Provided material

------------------------------------------------------------------------

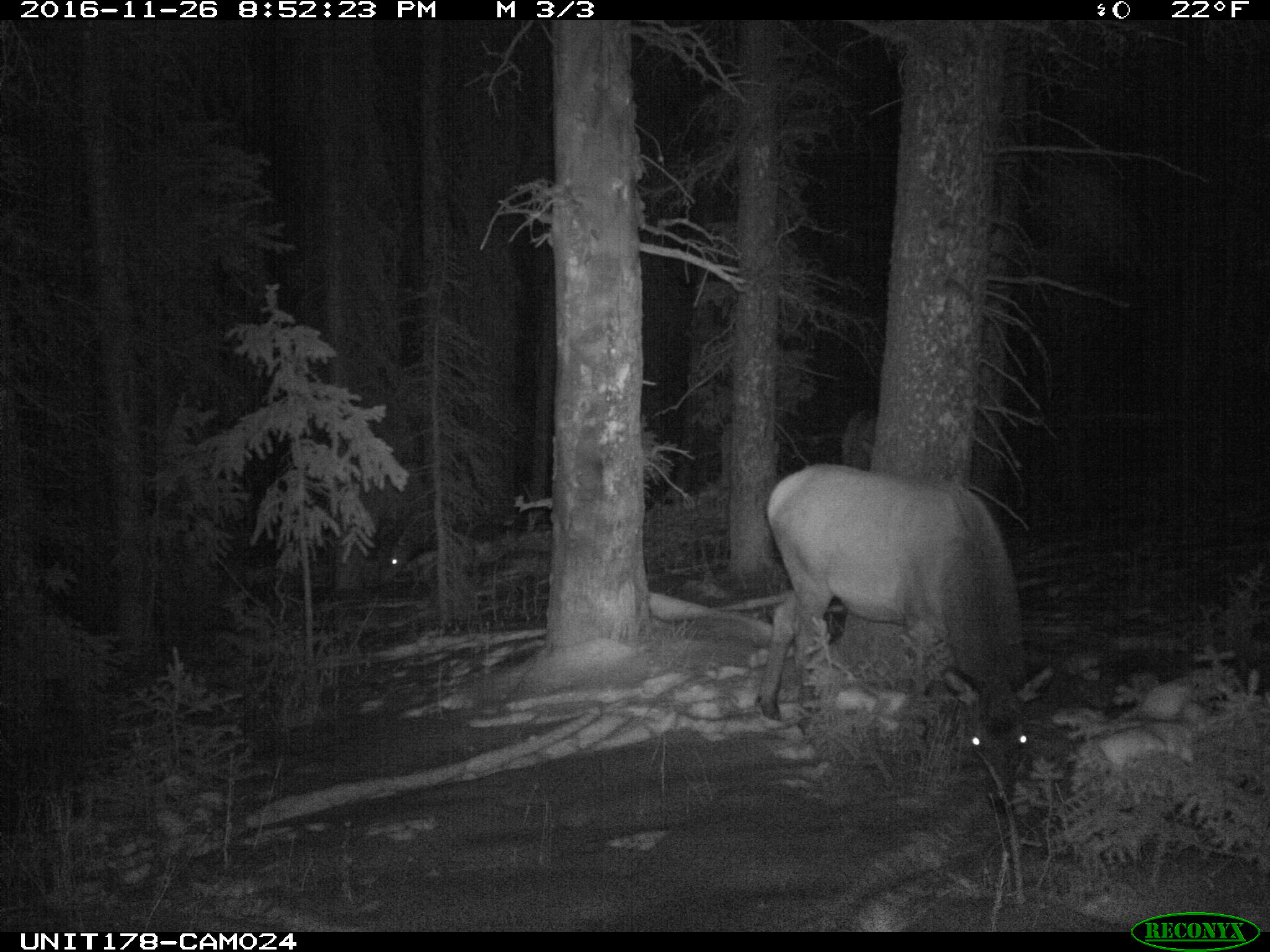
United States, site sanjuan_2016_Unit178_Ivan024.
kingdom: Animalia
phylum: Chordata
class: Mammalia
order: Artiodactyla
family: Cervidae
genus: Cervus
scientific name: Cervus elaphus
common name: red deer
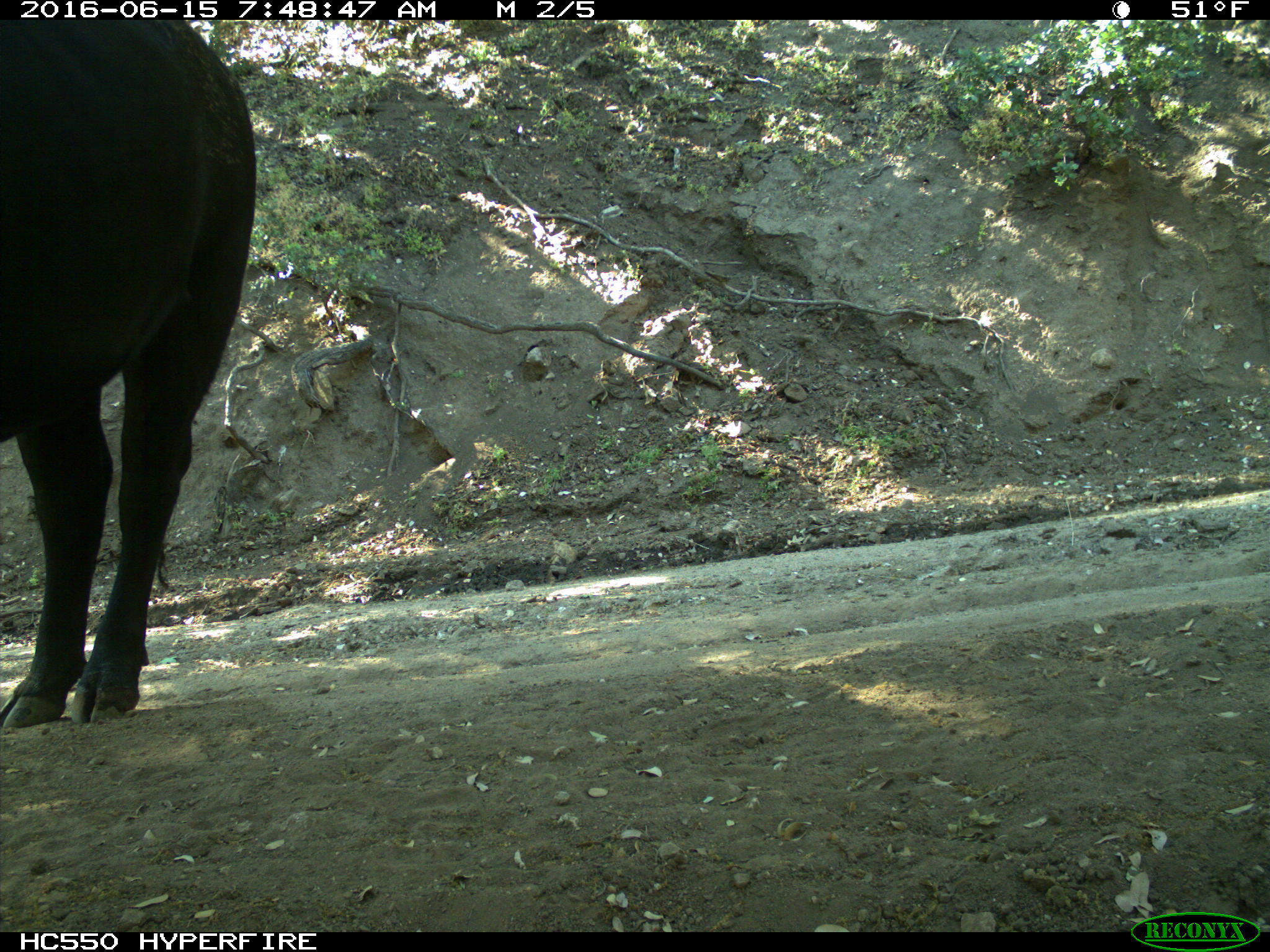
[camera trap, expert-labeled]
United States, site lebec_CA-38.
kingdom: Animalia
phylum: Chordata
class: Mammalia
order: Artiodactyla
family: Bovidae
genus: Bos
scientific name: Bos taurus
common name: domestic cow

------------------------------------------------------------------------

What to work on
The entries are to be printed exactly as written; the pictures are to be left out.

Solution to the exercise
United States, site sanjuan_2016_Unit178_Ivan024.
kingdom: Animalia
phylum: Chordata
class: Mammalia
order: Artiodactyla
family: Cervidae
genus: Cervus
scientific name: Cervus elaphus
common name: red deer
[camera trap, expert-labeled]
United States, site lebec_CA-38.
kingdom: Animalia
phylum: Chordata
class: Mammalia
order: Artiodactyla
family: Bovidae
genus: Bos
scientific name: Bos taurus
common name: domestic cow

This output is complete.